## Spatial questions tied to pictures
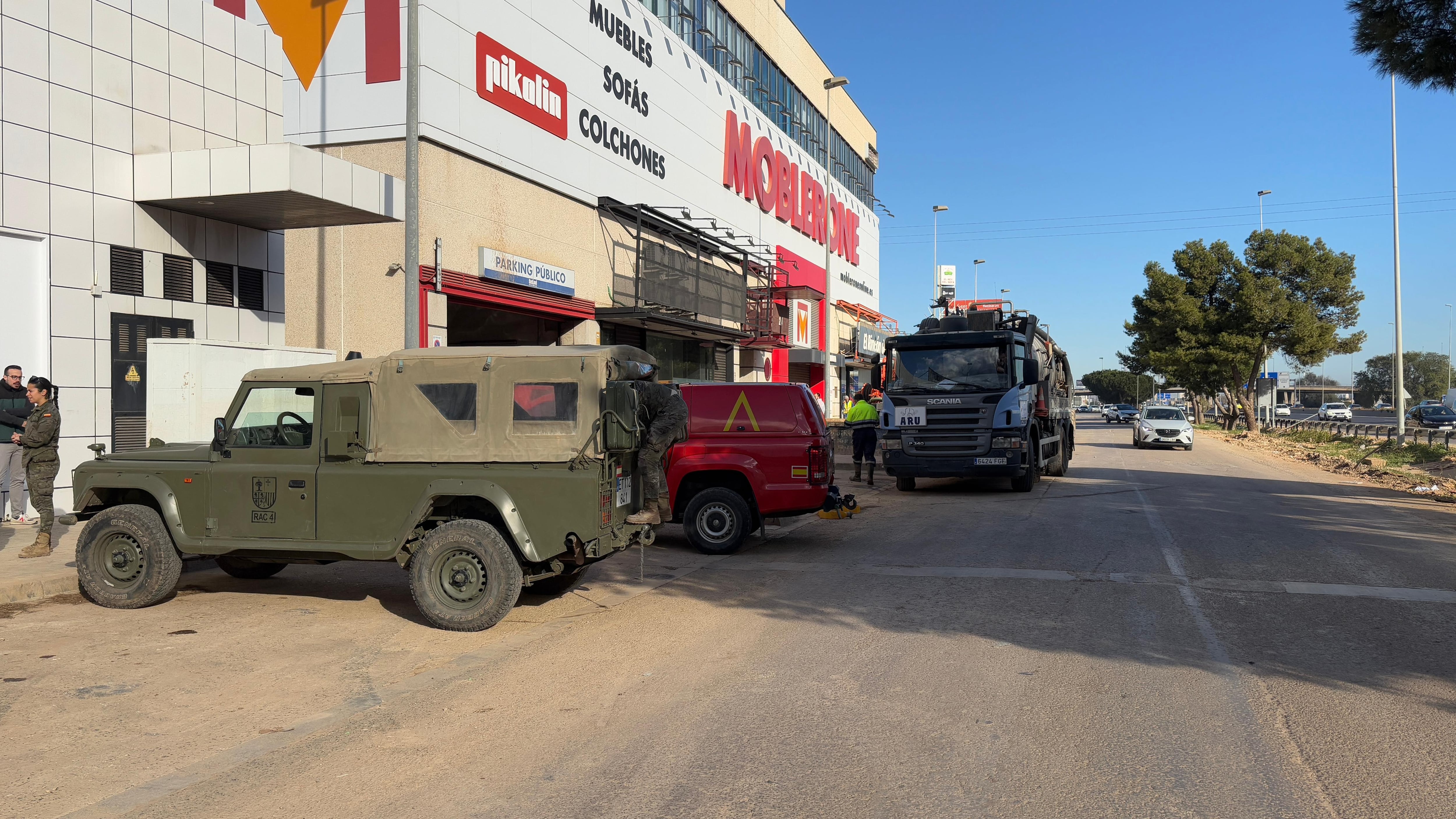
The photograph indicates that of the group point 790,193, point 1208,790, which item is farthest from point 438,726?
point 790,193

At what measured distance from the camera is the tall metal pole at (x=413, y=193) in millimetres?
12398

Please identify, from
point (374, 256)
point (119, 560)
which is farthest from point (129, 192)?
point (119, 560)

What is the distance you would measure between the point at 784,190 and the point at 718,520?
31.4 meters

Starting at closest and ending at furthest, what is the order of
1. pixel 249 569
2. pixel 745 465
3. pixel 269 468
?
pixel 269 468, pixel 249 569, pixel 745 465

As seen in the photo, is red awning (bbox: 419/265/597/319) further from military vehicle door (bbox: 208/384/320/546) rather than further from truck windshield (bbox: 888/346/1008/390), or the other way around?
military vehicle door (bbox: 208/384/320/546)

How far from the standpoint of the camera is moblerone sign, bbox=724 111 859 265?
34.1 m

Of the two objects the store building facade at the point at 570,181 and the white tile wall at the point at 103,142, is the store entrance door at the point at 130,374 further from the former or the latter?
the store building facade at the point at 570,181

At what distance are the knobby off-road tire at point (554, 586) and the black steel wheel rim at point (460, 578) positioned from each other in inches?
52.2

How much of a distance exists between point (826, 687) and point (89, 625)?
5629mm

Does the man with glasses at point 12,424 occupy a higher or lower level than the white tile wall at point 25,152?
lower

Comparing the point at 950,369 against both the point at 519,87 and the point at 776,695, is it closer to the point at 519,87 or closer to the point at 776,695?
the point at 519,87

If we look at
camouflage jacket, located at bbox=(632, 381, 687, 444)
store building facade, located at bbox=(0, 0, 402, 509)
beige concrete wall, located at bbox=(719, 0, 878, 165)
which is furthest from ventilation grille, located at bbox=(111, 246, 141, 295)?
beige concrete wall, located at bbox=(719, 0, 878, 165)

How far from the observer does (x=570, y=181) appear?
22.0 m

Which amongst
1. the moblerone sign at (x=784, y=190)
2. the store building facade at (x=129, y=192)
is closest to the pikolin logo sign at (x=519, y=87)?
the store building facade at (x=129, y=192)
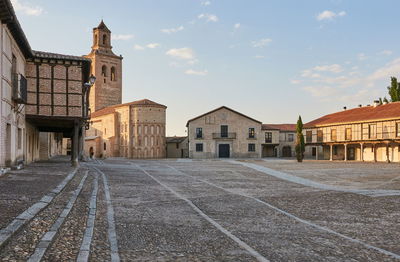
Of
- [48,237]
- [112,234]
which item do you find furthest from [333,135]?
[48,237]

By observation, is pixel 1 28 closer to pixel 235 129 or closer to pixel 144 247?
pixel 144 247

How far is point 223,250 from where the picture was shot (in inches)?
218

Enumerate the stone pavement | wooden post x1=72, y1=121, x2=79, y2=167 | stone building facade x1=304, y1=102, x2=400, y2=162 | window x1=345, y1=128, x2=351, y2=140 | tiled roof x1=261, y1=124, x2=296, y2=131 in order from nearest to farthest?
the stone pavement, wooden post x1=72, y1=121, x2=79, y2=167, stone building facade x1=304, y1=102, x2=400, y2=162, window x1=345, y1=128, x2=351, y2=140, tiled roof x1=261, y1=124, x2=296, y2=131

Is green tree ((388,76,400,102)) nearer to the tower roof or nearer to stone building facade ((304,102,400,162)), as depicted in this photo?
stone building facade ((304,102,400,162))

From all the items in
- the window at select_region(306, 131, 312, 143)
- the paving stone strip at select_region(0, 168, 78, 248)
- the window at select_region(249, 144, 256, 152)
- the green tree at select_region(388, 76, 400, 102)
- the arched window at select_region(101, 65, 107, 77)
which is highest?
the arched window at select_region(101, 65, 107, 77)

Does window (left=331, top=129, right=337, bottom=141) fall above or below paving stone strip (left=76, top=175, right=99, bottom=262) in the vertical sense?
above

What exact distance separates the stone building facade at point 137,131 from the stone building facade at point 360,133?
69.6ft

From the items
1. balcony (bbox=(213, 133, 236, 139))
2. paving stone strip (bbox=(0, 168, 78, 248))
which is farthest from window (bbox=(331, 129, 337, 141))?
paving stone strip (bbox=(0, 168, 78, 248))

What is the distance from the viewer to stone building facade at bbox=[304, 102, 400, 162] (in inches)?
1597

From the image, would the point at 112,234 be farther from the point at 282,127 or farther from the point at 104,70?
the point at 104,70

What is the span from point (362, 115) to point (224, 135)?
1854cm

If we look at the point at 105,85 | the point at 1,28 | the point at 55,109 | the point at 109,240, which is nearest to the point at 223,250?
the point at 109,240

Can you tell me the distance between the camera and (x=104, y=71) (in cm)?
6831

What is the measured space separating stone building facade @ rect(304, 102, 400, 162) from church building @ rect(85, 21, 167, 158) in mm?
21558
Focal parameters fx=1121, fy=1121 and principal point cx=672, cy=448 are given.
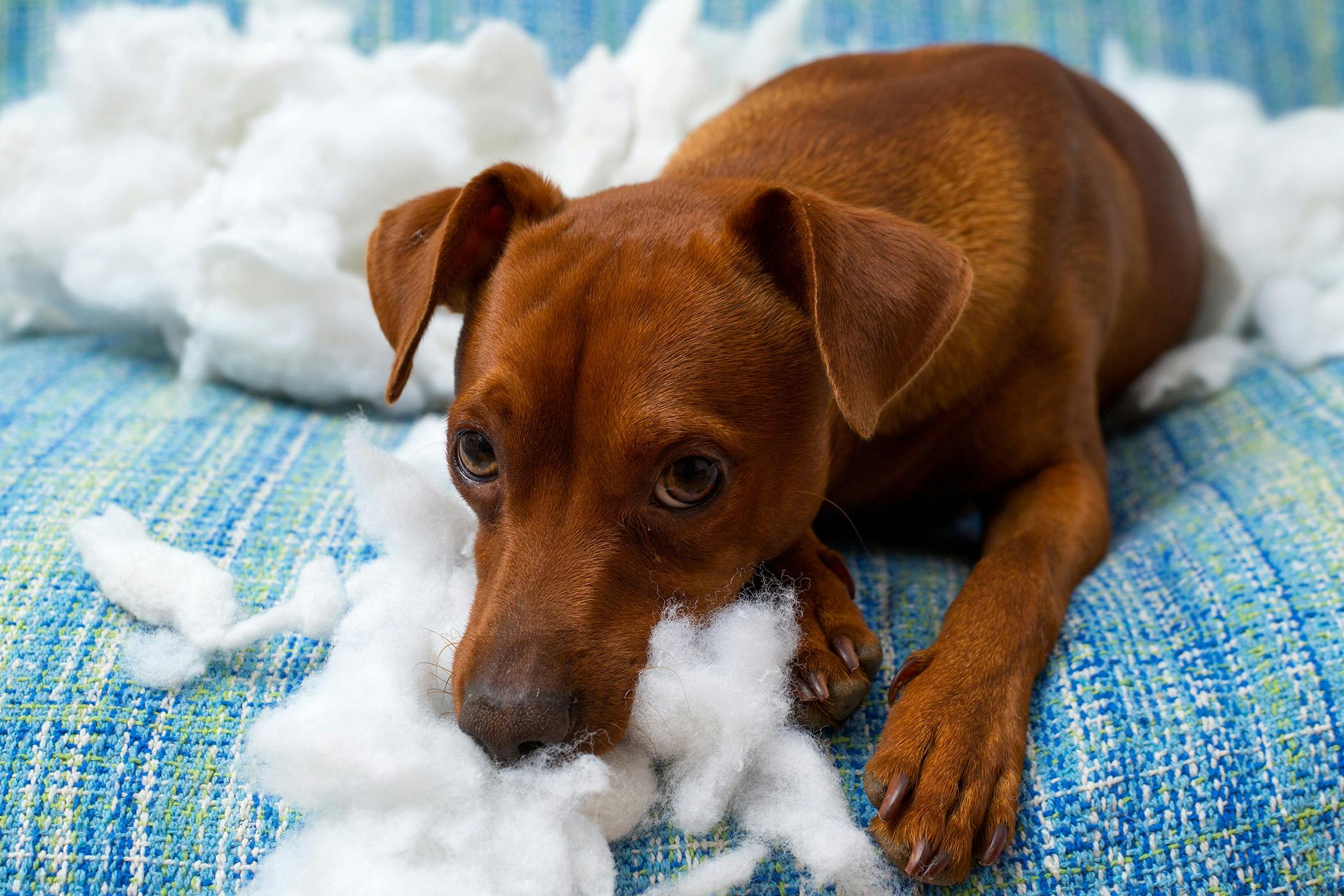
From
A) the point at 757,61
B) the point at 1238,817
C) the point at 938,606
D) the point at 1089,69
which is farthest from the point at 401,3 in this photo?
the point at 1238,817

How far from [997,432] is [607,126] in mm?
1494

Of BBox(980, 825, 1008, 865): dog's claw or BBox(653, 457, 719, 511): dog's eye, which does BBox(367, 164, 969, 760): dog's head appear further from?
BBox(980, 825, 1008, 865): dog's claw

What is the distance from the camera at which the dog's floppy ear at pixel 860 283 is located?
1.77 meters

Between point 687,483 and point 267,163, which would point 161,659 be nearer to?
point 687,483

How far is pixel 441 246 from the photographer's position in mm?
2006

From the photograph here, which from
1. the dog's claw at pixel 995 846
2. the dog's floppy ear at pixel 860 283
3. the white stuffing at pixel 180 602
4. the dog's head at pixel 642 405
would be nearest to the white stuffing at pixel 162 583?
the white stuffing at pixel 180 602

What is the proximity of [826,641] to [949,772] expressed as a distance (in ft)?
1.05

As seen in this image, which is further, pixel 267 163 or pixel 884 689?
pixel 267 163

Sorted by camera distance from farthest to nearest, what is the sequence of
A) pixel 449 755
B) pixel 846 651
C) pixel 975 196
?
1. pixel 975 196
2. pixel 846 651
3. pixel 449 755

## Exercise requirements
All of the material above should be reproduced exactly, except the pictures.

## Finished answer
The photograph indicates that of the group point 790,193, point 1208,790, which item is farthest from point 438,726?
point 790,193

At what measured distance from the camera is the tall metal pole at (x=413, y=193) in millimetres?
12398

Please identify, from
point (374, 256)
point (119, 560)
which is farthest from point (129, 192)?
point (119, 560)

What is the distance you would measure between the point at 784,190 and the point at 718,520?
31.4 meters

Starting at closest and ending at furthest, what is the order of
1. pixel 249 569
2. pixel 745 465
3. pixel 269 468
?
pixel 269 468, pixel 249 569, pixel 745 465

As seen in the photo, is red awning (bbox: 419/265/597/319) further from military vehicle door (bbox: 208/384/320/546) rather than further from truck windshield (bbox: 888/346/1008/390), or the other way around?
military vehicle door (bbox: 208/384/320/546)

How far from the standpoint of the camera is moblerone sign, bbox=724 111 859 265?
34.1 m

Of the two objects the store building facade at the point at 570,181 and the white tile wall at the point at 103,142, is the store entrance door at the point at 130,374 further from the former or the latter?
the store building facade at the point at 570,181

At what distance are the knobby off-road tire at point (554, 586) and the black steel wheel rim at point (460, 578) positioned from each other in inches?
52.2

How much of a distance exists between point (826, 687) and point (89, 625)?
5629mm

Does the man with glasses at point 12,424 occupy a higher or lower level than the white tile wall at point 25,152?
lower

Comparing the point at 950,369 against both the point at 519,87 and the point at 776,695, is it closer to the point at 519,87 or closer to the point at 776,695?
the point at 519,87

If we look at
camouflage jacket, located at bbox=(632, 381, 687, 444)
store building facade, located at bbox=(0, 0, 402, 509)
beige concrete wall, located at bbox=(719, 0, 878, 165)
which is furthest from ventilation grille, located at bbox=(111, 246, 141, 295)?
beige concrete wall, located at bbox=(719, 0, 878, 165)

How far from the observer does (x=570, y=181) appear?
22.0 m

Which amongst
1. the moblerone sign at (x=784, y=190)
2. the store building facade at (x=129, y=192)
is closest to the pikolin logo sign at (x=519, y=87)?
the store building facade at (x=129, y=192)
Of
- [48,237]
- [112,234]
which item do you find furthest from [333,135]?
[48,237]

By observation, is pixel 1 28 closer to pixel 235 129 or closer to pixel 144 247?
pixel 144 247

How far is point 223,250 from where the picture was shot (in inches)?
218

Enumerate the stone pavement | wooden post x1=72, y1=121, x2=79, y2=167 | stone building facade x1=304, y1=102, x2=400, y2=162 | window x1=345, y1=128, x2=351, y2=140 | tiled roof x1=261, y1=124, x2=296, y2=131 in order from nearest to farthest?
the stone pavement, wooden post x1=72, y1=121, x2=79, y2=167, stone building facade x1=304, y1=102, x2=400, y2=162, window x1=345, y1=128, x2=351, y2=140, tiled roof x1=261, y1=124, x2=296, y2=131

Is green tree ((388,76,400,102)) nearer to the tower roof or nearer to stone building facade ((304,102,400,162)), as depicted in this photo?
stone building facade ((304,102,400,162))

From all the items in
- the window at select_region(306, 131, 312, 143)
- the paving stone strip at select_region(0, 168, 78, 248)
- the window at select_region(249, 144, 256, 152)
- the green tree at select_region(388, 76, 400, 102)
- the arched window at select_region(101, 65, 107, 77)
which is highest?
the arched window at select_region(101, 65, 107, 77)

Does window (left=331, top=129, right=337, bottom=141) fall above or below paving stone strip (left=76, top=175, right=99, bottom=262) in the vertical sense?
above

What exact distance separates the stone building facade at point 137,131 from the stone building facade at point 360,133?
69.6ft

From the items
1. balcony (bbox=(213, 133, 236, 139))
2. paving stone strip (bbox=(0, 168, 78, 248))
which is farthest from window (bbox=(331, 129, 337, 141))?
paving stone strip (bbox=(0, 168, 78, 248))

What is the distance from the viewer to stone building facade at bbox=[304, 102, 400, 162] (in inches)?
1597

From the image, would the point at 112,234 be farther from the point at 282,127 or farther from the point at 104,70?
the point at 104,70

What is the span from point (362, 115) to point (224, 135)?
1854cm

If we look at the point at 105,85 | the point at 1,28 | the point at 55,109 | the point at 109,240, which is nearest to the point at 223,250?
the point at 109,240

Can you tell me the distance between the camera and (x=104, y=71) (in cm)?
6831

What is the measured space separating stone building facade @ rect(304, 102, 400, 162) from church building @ rect(85, 21, 167, 158) in mm?
21558
Focal parameters fx=1121, fy=1121 and principal point cx=672, cy=448 are given.
From
A) the point at 757,61
B) the point at 1238,817
C) the point at 938,606
D) the point at 1089,69
which is farthest from the point at 401,3 in this photo?
the point at 1238,817

How far from [997,432] is [607,126] in mm?
1494

Of BBox(980, 825, 1008, 865): dog's claw or BBox(653, 457, 719, 511): dog's eye, which does BBox(367, 164, 969, 760): dog's head appear further from?
BBox(980, 825, 1008, 865): dog's claw

What is the distance from the camera at which the dog's floppy ear at pixel 860 283 is located?
1.77 meters

Between point 687,483 and point 267,163, which would point 161,659 be nearer to?
point 687,483

How far is pixel 441 246 from the photographer's position in mm?
2006

From the photograph here, which from
1. the dog's claw at pixel 995 846
2. the dog's floppy ear at pixel 860 283
3. the white stuffing at pixel 180 602
4. the dog's head at pixel 642 405
would be nearest to the white stuffing at pixel 162 583?
the white stuffing at pixel 180 602

What is the proximity of [826,641] to [949,772] expressed as a distance (in ft)?
1.05

As seen in this image, which is further, pixel 267 163 or pixel 884 689?
pixel 267 163

Sorted by camera distance from farthest to nearest, what is the sequence of
A) pixel 449 755
B) pixel 846 651
C) pixel 975 196
?
1. pixel 975 196
2. pixel 846 651
3. pixel 449 755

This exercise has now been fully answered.